*Directions*. Reproduce word for word the portion of the passage on Imposter Syndrome starting with "My immediate reaction" and going on through "are a fraud.".

I am not who everyone thinks I am. And it’s only a matter of time before someone finds out.

When my manager told me she is expanding our department and hiring new people, I had a thought that maybe she was planning to fire me.  Maybe she had realized I’m not as good at my job as she previously thought and was hiring my replacement.

Last week I returned to work from vacation to find that my manager submitted my name for an award. Her submission said:

“Although I should be used to it by now as she is so consistent, Jamie is constantly surprising me by how she kicks every project up a notch and follows through with a countless number of requests and projects, completing them better than I would have myself. Jamie, not everyone could be able to handle as much as you do, especially with such poise and high levels of success. Thank you for all you do!”

I read it a few times to make sure I was reading it correctly. My internal reaction was:

blog“Does she really believe this about me? My contribution is small, and my work is by no means amazing. If she really knew my work processes and took a closer look at what I’ve produced thus far, I’d probably be in trouble instead of being nominated for an award.”

My immediate reaction was to discredit the kind and complimentary words from my manager about myself and my work ethic. I began trying to reason away the award nomination in my head because what I read could not be the truth.

Does any of this sound familiar? This is Imposter Syndrome.

I first discovered the concept via author Brene Brown. Imposter Syndrome is feeling like a fraud.  You believe others see you as being better than you truly are, and you think that eventually people will find out and realize you are a fraud.

I experience this in both my professional and personal life. Realizing this is a phenomenon that many other people experience left me feeling less alone. During an office book club meeting, I mentioned Imposter Syndrome and everyone perked up, unfamiliar with the term. I explained the meaning and immediately saw the change in their faces. A few people spoke up. “I experience that every day.” “I thought that was just me.”

*Provided data*.

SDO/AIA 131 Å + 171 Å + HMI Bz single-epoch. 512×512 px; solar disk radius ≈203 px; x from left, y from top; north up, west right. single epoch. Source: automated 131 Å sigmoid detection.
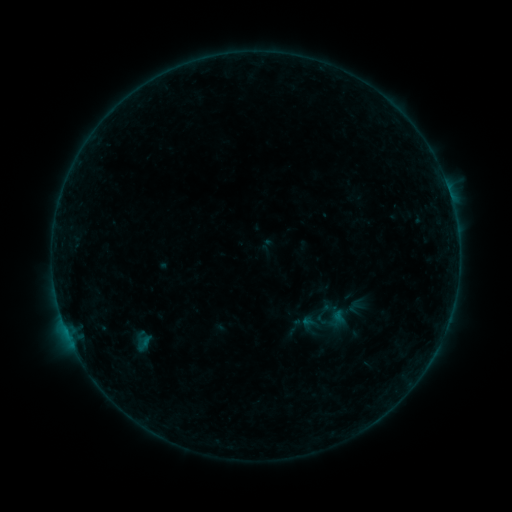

*Exercise answer*.
My immediate reaction was to discredit the kind and complimentary words from my manager about myself and my work ethic. I began trying to reason away the award nomination in my head because what I read could not be the truth.

Does any of this sound familiar? This is Imposter Syndrome.

I first discovered the concept via author Brene Brown. Imposter Syndrome is feeling like a fraud.  You believe others see you as being better than you truly are, and you think that eventually people will find out and realize you are a fraud.